Le chef décorateur Steve Joyner a également contribué au style à la fois sombre et haut en couleurs du film. “Je conçois mes propres décors depuis
Spy Kids 2 Espions En Herbe, et j'adore ça parce qu'on commence à construire des éléments du décor et qu'on imagine le style du film tout en écrivant le scénario,” explique Rodriguez. “A ce stade, je ne fais appel à personne, si ce n'est Stevie Joyner. Je l'ai amené dans une prison et c'est là qu'on a trouvé ces portes,et ces barreaux à la peinture écaillée, et cela nous a emballés. J'ai pris des tas de photos de ces différents matériaux, en lui expliquant pourquoi j'aimais tel et tel élément de décor. Il a su concrétiser ce que je voulais à la perfection.”
Les comédiens saluent la capacité du réalisateur à mettre la technologie au service d'un cadre de travail harmonieux. Le tournage en numérique a permis aux comédiens de se sentir plus libres et de ne pas subir les contraintes techniques habituelles liées à la pellicule. “C'est un vrai visionnaire, et c'est un réel bonheur de travailler avec lui,”s'enthousiasme Shelton. “Je suis vraiment gâtée.
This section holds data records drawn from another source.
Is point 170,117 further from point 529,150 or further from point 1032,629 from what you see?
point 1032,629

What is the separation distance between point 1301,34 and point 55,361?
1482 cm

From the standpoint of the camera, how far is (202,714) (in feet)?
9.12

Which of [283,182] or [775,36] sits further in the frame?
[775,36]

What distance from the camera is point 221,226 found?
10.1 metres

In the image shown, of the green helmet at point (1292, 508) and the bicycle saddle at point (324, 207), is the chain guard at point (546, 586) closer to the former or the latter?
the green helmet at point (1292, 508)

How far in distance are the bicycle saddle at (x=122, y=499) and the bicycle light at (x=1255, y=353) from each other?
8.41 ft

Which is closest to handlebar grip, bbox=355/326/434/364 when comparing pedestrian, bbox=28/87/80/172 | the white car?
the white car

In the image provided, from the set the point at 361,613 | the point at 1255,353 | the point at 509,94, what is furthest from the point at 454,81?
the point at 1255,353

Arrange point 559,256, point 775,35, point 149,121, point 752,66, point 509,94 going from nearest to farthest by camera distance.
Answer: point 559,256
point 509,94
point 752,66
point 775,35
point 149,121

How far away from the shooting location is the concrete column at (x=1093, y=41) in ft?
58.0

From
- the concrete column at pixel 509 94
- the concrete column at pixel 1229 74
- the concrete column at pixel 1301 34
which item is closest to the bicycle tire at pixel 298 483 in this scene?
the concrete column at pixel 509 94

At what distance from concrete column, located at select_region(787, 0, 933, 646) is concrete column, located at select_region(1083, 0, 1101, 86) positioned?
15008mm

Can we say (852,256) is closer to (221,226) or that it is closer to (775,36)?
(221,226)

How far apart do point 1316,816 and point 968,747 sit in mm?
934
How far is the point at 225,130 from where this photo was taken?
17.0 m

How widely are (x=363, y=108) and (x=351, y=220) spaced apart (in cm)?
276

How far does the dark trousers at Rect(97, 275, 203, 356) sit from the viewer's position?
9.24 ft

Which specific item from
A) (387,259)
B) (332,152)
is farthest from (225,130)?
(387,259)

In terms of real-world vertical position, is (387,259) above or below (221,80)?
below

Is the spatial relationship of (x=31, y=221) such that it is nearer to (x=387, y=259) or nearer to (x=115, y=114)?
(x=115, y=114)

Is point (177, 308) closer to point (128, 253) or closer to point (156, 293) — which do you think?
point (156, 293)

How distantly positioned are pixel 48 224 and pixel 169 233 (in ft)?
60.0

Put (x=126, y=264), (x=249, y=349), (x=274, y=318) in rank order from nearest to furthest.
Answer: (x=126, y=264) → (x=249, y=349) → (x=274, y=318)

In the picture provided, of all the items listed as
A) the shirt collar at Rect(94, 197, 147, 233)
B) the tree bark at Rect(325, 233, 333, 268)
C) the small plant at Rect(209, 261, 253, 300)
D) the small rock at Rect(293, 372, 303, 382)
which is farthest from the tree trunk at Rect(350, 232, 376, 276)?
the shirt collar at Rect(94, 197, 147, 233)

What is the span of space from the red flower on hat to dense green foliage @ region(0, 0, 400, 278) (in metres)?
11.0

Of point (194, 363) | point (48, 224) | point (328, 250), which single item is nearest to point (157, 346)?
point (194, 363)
On n'a pas eu à se soucier de la durée limitée des bobines ou des rayures de la pellicule. C'est vraiment gratifiant parce qu'on peut tourner prise sur prise,jusqu'à ce que la prise soit bonne,sans avoir à se préoccuper des contraintes techniques du 35 mm.” “En fait, il tourne même pendant les répétitions,” signale Biehn. “L'atmosphère est très détendue,on n'a jamais le sentiment qu'il faut absolument être bon dès la première prise parce qu'on va manquer de pellicule. C'est vraiment magique ! C'est la première fois que je me retrouve dans une ambiance aussi détendue, surtout pour une production aussi importante.” En dépit de ce climat serein,le rythme du tournage a avancé à un train d'enfer (sauf lorsque Rodriguez faisait une pause pour jouer de la guitare). Lorsque le réalisateur ne tournait pas, il s'attelait au montage d'une scène sur son ordinateur portable. “Il monte tout en tournant, et puis il place la musique sur la séquence,”note Biehn. “On voit alors le résultat sur le moniteur et cela correspond exactement à ce qu'on verra sur les écrans des cinémas.” “Robert est immergé dans le cinéma,”ajoute Biehn. “Je ne sais pas comment le formuler autrement. C'est formidable de travailler avec quelqu'un d'aussi passionné et d'aussi talentueux. Robert et Quentin sont deux merveilleux cinéastes. Ils sont drôles, intelligents, passionnés, ils sont extrêmement cinéphiles et s'y connaissent en matière de réalisation. En plus, ce sont deux types adorables.”